A study published in Annals of Family Medicine finds that EHR adoption by family physicians has doubled since 2005 and will exceed 80 percent by the end of 2013. Researchers also found family physician adoption rates were higher than those of other office-based physicians as a group, but say the reason is “unknown.” My theories: EHRs are better suited to the workflow of FPs; FPs are more motivated than higher-paid specialists to adopt EHRs and take advantage of MU incentives; and more low-cost EHR options exist for primary care physicians than specialists. Any other theories?
White Plume Technologies will offer its charge capture and coding solutions customers Wellcentive’s AccelaPQRS, a registry-based alternative to claims-based PQRS reporting.
GE Centricity resellers Alliance Healthcare Solutions and Final Support merge to form Quatris Health and become the largest VAR for GE Centricity practice solutions.
ACPE finds that only 12 percent of physicians find online physician ratings helpful. More than a quarter say the rating sites are a nuisance and over half don’t believe their patients have used one. However, 81 percent of the physicians who check their profiles think the ratings are at least partially accurate.

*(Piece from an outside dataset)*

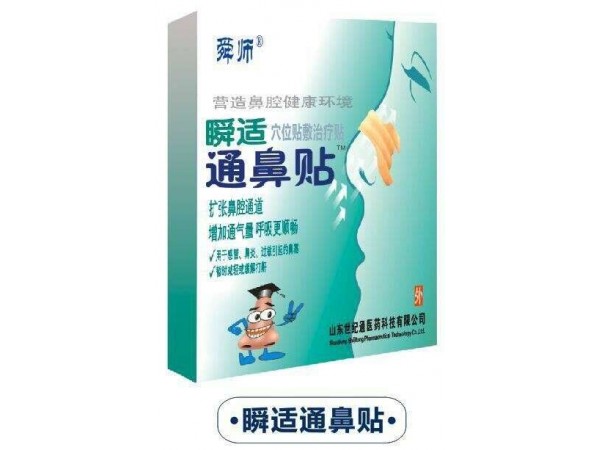 瞬适通鼻贴|通鼻贴全国招商|鼻炎膏鼻炎调理膏OEM贴牌加工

AMA submits comments to ONC urging that Meaningful Use Stages 1 and 2 be evaluated before committing to a Stage 3. It says its members most often express five concerns: (a) passing requires a 100 percent score; (b) the core measures are inflexible with regard to practice patterns and specialties; (c) the program needs to be independently evaluated; (d) EHR certification needs to place more emphasis on software usability; and (e) healthcare IT infrastructure barriers prevent data sharing. AMA wants three years between stages to give EHR vendors time to prepare – one year for making the rules, one for product development, and one for implementation.

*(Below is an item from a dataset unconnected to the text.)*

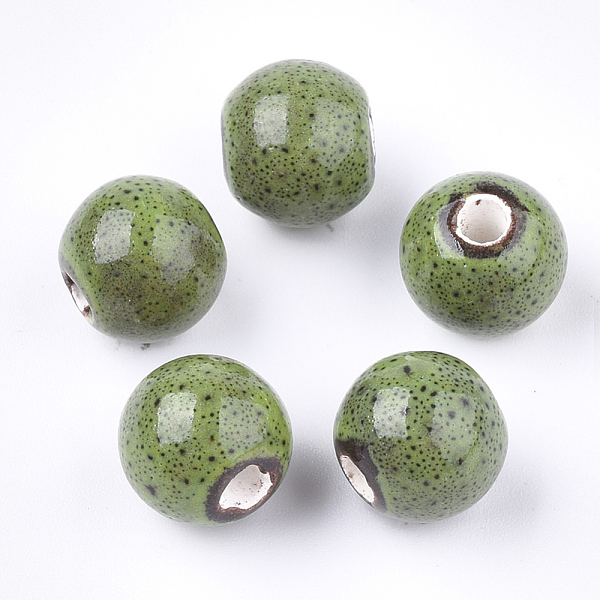 PandaHall Handmade Porcelain Beads, Fancy Antique Glazed Porcelain, Round, Yellow Green, 10.5~11x9.5mm, Hole: 2.5mm Porcelain Round Green
PandaHall Handmade Porcelain Beads, Fancy Antique Glazed Porcelain, Round, Yellow Green, 10.5~11x9.5mm, Hole: 2.5mm Porcelain Round Green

The AAFP also submits comments that call for a delay of Stage 3 until at least 2017 and an elimination of all penalty provisions. It says HHS should (a) focus on problems that require coordination rather than wasting resources on criteria such as CPOE, demographics, lab results, and counting and verifying electronic prescriptions; (b) promote simplicity over complexity; and (c) require the implementation of measures that have broad, clinically-proven impact rather than experimental measures that may not be mature enough for the MU program.